**TASK LIST:**
a) According to the article about Holocaust survivors, what age was William Glied when he heard babies crying on the train to Dachau?
b) Pick up the article about Holocaust survivors after its final sentence and carry it forward.

**PASSAGE FOR REVIEW:**

┌────────

In the last chaotic days of Nazi Germany, in a train transferring concentration camp prisoners to Dachau, a teenager hears the cries of babies.
At 14, William Glied has already lost his family. Emaciated and shivering with typhoid, he thinks he is delirious, for how could newborns be in such wretched conditions?
And yet, seven babies were born that spring because the Germans spared seven pregnant inmates.
Most survivors think such clemency came because the war was ending and the guards tried to cast themselves in a better light. But Mr. Glied wants to believe it happened because there was a glimmer of decency in the heart of a Nazi.
“I feel that human beings are by nature good, that they’re not evil. If I didn’t believe that, there is not much sense in human existence,” the 84-year-old said from his Toronto home.
Tuesday is the 70th anniversary of the liberation of the largest Nazi death camp, Auschwitz-Birkenau, where more than a million victims died in occupied Poland.
The youngest Holocaust survivors, children at the time, are now elderly. Despite their frail health, many have dedicated their later years to bearing witness to the tragedy.
In the winter of his life, Mr. Glied wants to honour the memory of his father, Alexander, who gave him his rations and struggled to find him easier tasks.
“He saved my life. I am forever in debt for that,” he said. “Each time I speak to schools, I keep repeating that fact. And that will forever stay with me.”
Auschwitz is where his mother and his eight-year-old sister were murdered in 1944. It is also where Sally Wasserman lost her parents and brother.

└────────

**RECORDED INFORMATION:**
┌────────

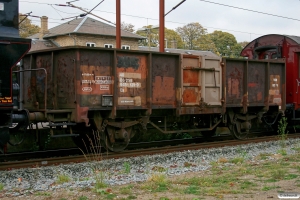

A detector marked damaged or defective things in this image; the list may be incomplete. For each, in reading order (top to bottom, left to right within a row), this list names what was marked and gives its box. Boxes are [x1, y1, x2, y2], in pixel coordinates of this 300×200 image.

rusty freight wagon [6, 47, 284, 152]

└────────

**ANSWERS BY ITEM NUMBER:**
a) He was 14.

b)
Ms. Wasserman is devoted to sharing her story because she wants to talk about the courage of ordinary people in the face of evil – the courage of her mother, and the courage of a Polish couple who hid Ms. Wasserman in their home.
“I was saved for a reason. This is my legacy. It is a duty and obligation for me to make sure that people learn about this,” she says.
Friends became enemies
Ms. Wasserman is the elder child of Izak and Tola Goldblum, who owned a butcher shop in the Polish town of Katowice.
She was four when the Germans invaded in 1939. They annexed Katowice and expelled its Jews.
The Goldblums moved in with relatives in Dabrowa. Food was scarce and, that winter, her father smuggled in a cow to feed the family. He was arrested and never seen again.
Nearby, in the spring, 728 Polish prisoners became the first inmates of a new concentration camp, Auschwitz. After the war, Ms. Wasserman learned that her father died of typhus in Auschwitz.
In Yugoslavia, which was still at peace, Mr. Glied’s family ran a flour mill in Subotica. He was 11 when the Germans invaded in April, 1941. Subotica was annexed by a German ally, Hungary, which had anti-Jewish laws modelled on Nazi legislation.
In school, Mr. Glied was bullied, and non-Jewish friends shunned him. “People I considered my friend all of a sudden became enemies. People who were my parents’ friends and associates, all of a sudden became strangers.”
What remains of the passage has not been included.